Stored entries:
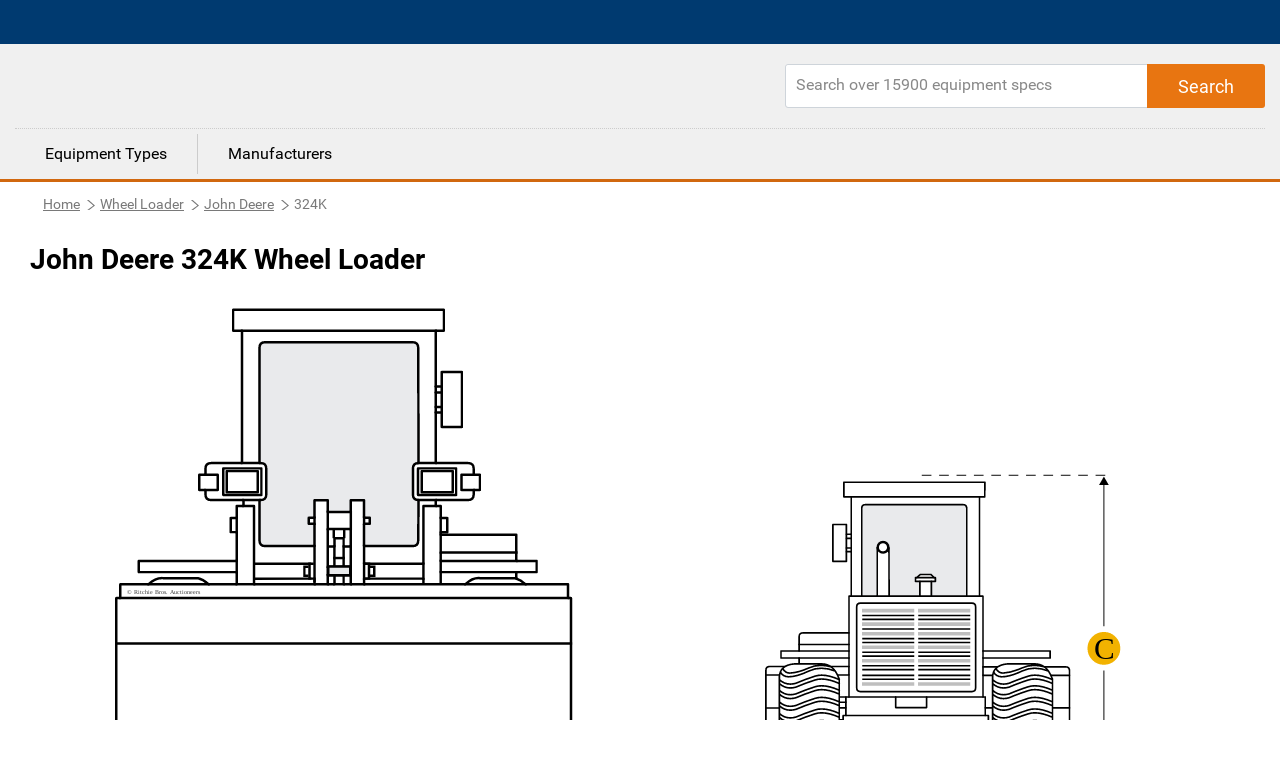

--- FILE ---
content_type: text/html; charset=utf-8
request_url: https://api.ritchiespecs.com/api/equipmentCount?q
body_size: 44
content:
{"equipmentCount":15932}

**YOUR OBJECTIVE:**
In the data above, find each line that has the word "equipmentCount" and copy it out.

**SOLUTION BELOW:**
request_url: https://api.ritchiespecs.com/api/equipmentCount?q
{"equipmentCount":15932}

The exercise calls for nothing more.